Simulated Author's Rebuttal

2 responses · 0 unresolved

We thank the referee for the constructive feedback on our manuscript. The comments highlight important aspects of experimental rigor and methodological clarity that we will address in the revision. Below we respond point-by-point to the major comments.

read point-by-point responses
  1. Referee: [Experiments / Results] Experiments / Results section (and abstract): The headline claim that Orion-Lite (DS=80.6) surpasses ORION is presented as evidence of successful transfer of complex interactive reasoning via latent distillation. However, training combines two signals—latent feature distillation and direct ground-truth trajectory supervision—with no ablation isolating the distillation component (e.g., a vision-only baseline trained only on trajectory imitation).
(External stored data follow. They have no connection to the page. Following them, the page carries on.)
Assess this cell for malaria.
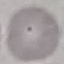

It is uninfected.

Summary:
  - Stain: Giemsa
  - Image type: cell patch, automatically extracted from a larger field of view and resized to 64 × 64 pixels
  - Capture: smartphone through the microscope eyepiece
  - Preparation: thin blood smear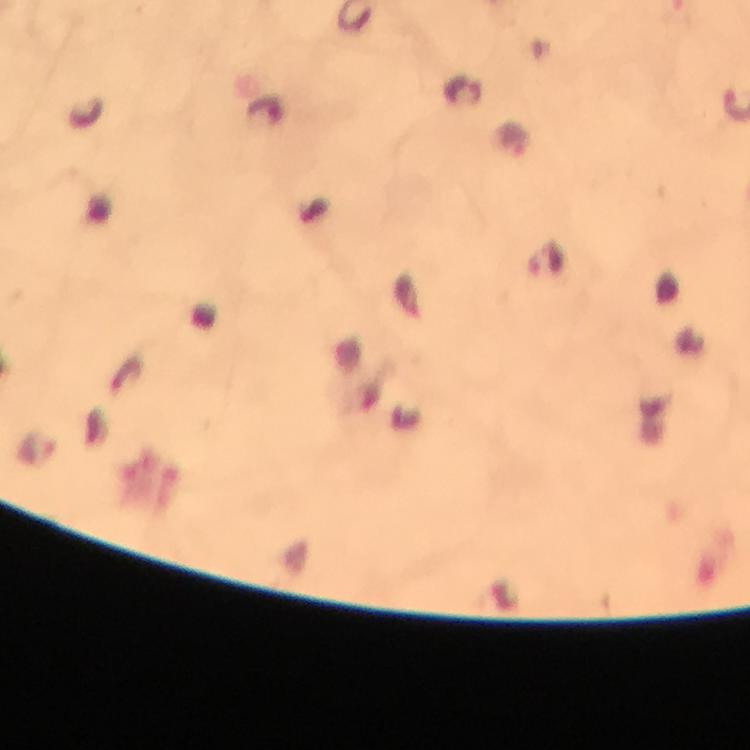 Approximate centers as (x, y) in pixels. Plasmodium parasite locations: (463, 90), (512, 139), (546, 261). Thick smear. Cropped region of a single field of view. From a malaria diagnostic workup. Smartphone photograph taken through a microscope. At 100x magnification. Image is 750×750 pixels. Giemsa-stained preparation. Immersion oil was used.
This is load-bearing for the central claim, as the gain could arise from more faithful expert imitation rather than acquired world-knowledge reasoning.
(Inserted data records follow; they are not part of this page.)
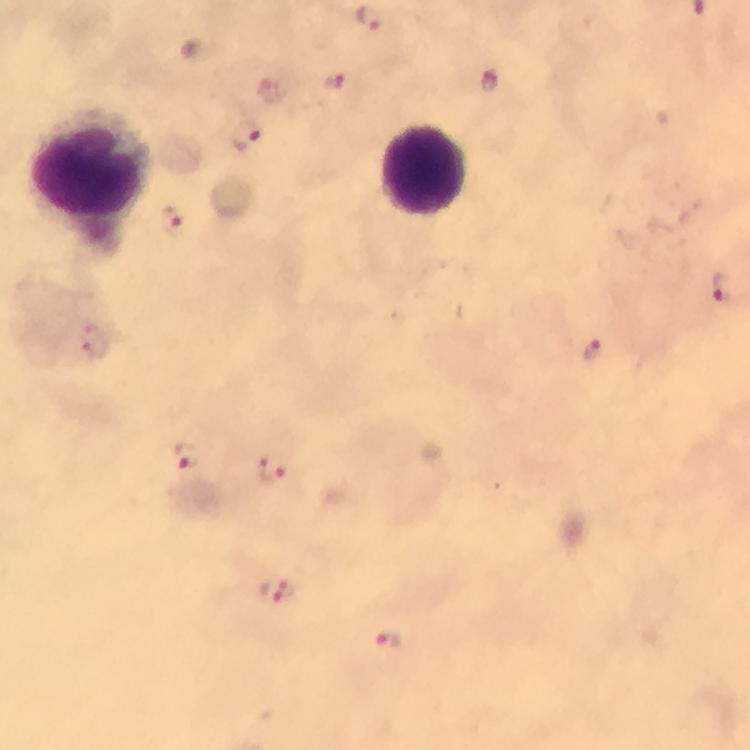

Approximate object centers, in pixels from the top-left corner.
Summary:
  - Plasmodium parasite locations: (x=333, y=81), (x=247, y=135), (x=171, y=222), (x=725, y=288), (x=593, y=350), (x=187, y=457), (x=270, y=469), (x=280, y=591), (x=390, y=640)
  - Leukocyte locations: (x=423, y=170), (x=89, y=172)
  - Context: from a diagnostic examination for malaria
  - Stain: Giemsa
  - Magnification: 100x
  - Immersion oil: applied
  - Image size: 750×750 pixels
  - Cropped from: one field of view
  - Preparation: thick smear
  - Capture: smartphone mounted on the microscope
    Authors: We agree that an ablation isolating the distillation component is necessary to strengthen the central claim. In the revised manuscript we will add a vision-only baseline trained exclusively on ground-truth trajectory imitation (without latent feature distillation) and report its closed-loop performance on Bench2Drive. This will allow direct comparison to Orion-Lite and clarify the incremental benefit attributable to the distillation objective. revision: yes

  2. Referee: [Method] Method section: The description of the latent feature distillation objective lacks explicit equations or loss formulations (e.g., no definition of the feature alignment term or weighting between distillation and trajectory losses). Without these, it is difficult to assess how the transfer of LLM reasoning is implemented or to reproduce the exact recipe.

    Authors: We acknowledge the need for explicit formulations to ensure reproducibility. In the revised Method section we will provide the full mathematical definition of the latent feature distillation loss, including the specific feature alignment metric (e.g., L2 or cosine similarity on selected layers), the combined objective with the trajectory supervision term, and the weighting coefficients used during training. revision: yes

Circularity Check

0 steps flagged

No derivational circularity; purely empirical claims

full rationale

The paper reports an empirical distillation experiment on Bench2Drive without any equations, derivations, fitted parameters presented as predictions, or self-citation chains that reduce the central result to its inputs by construction. Performance numbers (DS=80.6) are direct benchmark outputs, not outputs of a self-referential formula. Absence of ablations on distillation vs. ground-truth supervision is a validity concern, not a circularity issue under the defined patterns.

Axiom & Free-Parameter Ledger

0 free parameters · 0 axioms · 0 invented entities

No mathematical derivations or explicit assumptions detailed in abstract; no free parameters, axioms, or invented entities can be extracted.